Instrucciones |
A. Pasa al inglés esta oración del texto sobre el arresto en Cuba: "El hombre repartía equipos de telecomunicaciones como celulares y computadoras portátiles."
B. Copia el pasaje del texto sobre el arresto en Cuba empezando en "El arresto al" y terminando en "y computadoras portátiles.", y cambia "celulares" por "teléfonos móviles".

Fragmento seleccionado |
El arresto de un contratista empleado por el gobierno de los EEUU para ayudar a disidentes en la isla alerta sobre los riesgos que corren aquellos que buscan la democracia bajo el régimen castrista

Jan Bubenik, activista democrático
Los peligros que efrentan los grupos democráticos y las organizaciones humanitarias en Cuba son cada vez mayores.
Según un artículo que publica el diario norteamericano El Nuevo Herald, "el reciente arresto renueva la presión sobre las agencias contratadas por el gobierno de los Estados Unidos para promover la democracia en Cuba a fin de que proporcionen entrenamiento de seguridad".
El arresto al que hace referencia es el ocurrido el 5 de diciembre a un contratista empleado por el gobierno de los Estados Unidos para ayudar a disidentes en la isla. El hombre repartía equipos de telecomunicaciones como celulares y computadoras portátiles.

Entradas de datos guardadas

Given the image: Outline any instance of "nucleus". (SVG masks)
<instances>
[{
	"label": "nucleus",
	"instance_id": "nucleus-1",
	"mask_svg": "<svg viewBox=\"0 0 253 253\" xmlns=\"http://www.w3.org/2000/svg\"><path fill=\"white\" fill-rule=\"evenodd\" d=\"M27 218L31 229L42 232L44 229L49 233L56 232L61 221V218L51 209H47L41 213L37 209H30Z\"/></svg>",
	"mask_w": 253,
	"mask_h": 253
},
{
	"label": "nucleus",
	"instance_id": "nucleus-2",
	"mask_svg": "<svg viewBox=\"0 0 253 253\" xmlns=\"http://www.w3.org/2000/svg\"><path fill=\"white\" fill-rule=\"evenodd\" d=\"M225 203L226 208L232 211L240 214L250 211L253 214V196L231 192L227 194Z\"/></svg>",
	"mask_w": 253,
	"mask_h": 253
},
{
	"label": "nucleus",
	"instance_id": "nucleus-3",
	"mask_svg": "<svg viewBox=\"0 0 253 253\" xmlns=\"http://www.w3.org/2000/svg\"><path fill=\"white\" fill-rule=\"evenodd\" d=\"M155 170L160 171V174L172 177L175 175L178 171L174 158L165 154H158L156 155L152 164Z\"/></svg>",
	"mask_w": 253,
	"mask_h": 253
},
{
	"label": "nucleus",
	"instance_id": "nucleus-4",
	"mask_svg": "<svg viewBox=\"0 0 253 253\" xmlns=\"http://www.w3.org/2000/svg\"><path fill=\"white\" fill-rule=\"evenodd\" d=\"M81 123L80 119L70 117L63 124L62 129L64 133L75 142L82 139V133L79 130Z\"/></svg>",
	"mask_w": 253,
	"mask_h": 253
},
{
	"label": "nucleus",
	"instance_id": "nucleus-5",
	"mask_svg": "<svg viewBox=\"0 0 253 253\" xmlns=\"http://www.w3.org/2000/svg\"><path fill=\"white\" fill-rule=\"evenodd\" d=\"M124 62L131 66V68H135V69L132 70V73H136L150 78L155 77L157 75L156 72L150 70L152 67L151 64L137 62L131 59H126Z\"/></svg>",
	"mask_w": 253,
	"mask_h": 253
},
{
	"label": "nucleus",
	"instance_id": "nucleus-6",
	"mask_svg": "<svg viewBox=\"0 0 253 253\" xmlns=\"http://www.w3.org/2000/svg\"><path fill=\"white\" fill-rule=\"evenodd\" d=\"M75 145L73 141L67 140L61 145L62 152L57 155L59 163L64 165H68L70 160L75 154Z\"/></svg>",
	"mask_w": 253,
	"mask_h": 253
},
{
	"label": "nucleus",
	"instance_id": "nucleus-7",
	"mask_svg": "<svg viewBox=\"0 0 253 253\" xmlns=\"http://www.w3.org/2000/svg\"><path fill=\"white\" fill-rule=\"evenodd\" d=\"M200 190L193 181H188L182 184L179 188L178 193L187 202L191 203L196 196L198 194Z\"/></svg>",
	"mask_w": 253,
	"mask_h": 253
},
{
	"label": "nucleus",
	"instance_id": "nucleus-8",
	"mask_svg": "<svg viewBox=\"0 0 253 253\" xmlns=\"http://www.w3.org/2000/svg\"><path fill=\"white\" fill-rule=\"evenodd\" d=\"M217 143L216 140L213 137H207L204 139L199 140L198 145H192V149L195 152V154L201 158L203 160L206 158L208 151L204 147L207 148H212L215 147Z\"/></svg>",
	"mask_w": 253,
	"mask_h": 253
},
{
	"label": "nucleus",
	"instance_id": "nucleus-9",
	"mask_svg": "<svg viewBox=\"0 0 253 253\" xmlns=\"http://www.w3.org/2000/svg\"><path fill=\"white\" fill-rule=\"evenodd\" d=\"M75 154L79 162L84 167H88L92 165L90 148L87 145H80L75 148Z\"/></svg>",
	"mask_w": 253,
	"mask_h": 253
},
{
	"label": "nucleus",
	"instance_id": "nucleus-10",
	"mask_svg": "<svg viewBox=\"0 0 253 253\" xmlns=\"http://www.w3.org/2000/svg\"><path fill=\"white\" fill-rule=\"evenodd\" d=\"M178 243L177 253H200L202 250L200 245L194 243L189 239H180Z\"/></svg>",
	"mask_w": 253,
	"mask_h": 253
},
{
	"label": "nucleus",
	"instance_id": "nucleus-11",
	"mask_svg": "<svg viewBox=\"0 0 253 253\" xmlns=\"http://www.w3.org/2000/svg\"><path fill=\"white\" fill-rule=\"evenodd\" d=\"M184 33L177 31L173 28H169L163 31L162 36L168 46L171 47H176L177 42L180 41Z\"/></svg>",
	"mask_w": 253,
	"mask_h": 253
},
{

Soluciones |
A. The man was distributing telecommunications equipment such as cell phones and laptop computers.

B.
El arresto al que hace referencia es el ocurrido el 5 de diciembre a un contratista empleado por el gobierno de los Estados Unidos para ayudar a disidentes en la isla. El hombre repartía equipos de telecomunicaciones como teléfonos móviles y computadoras portátiles.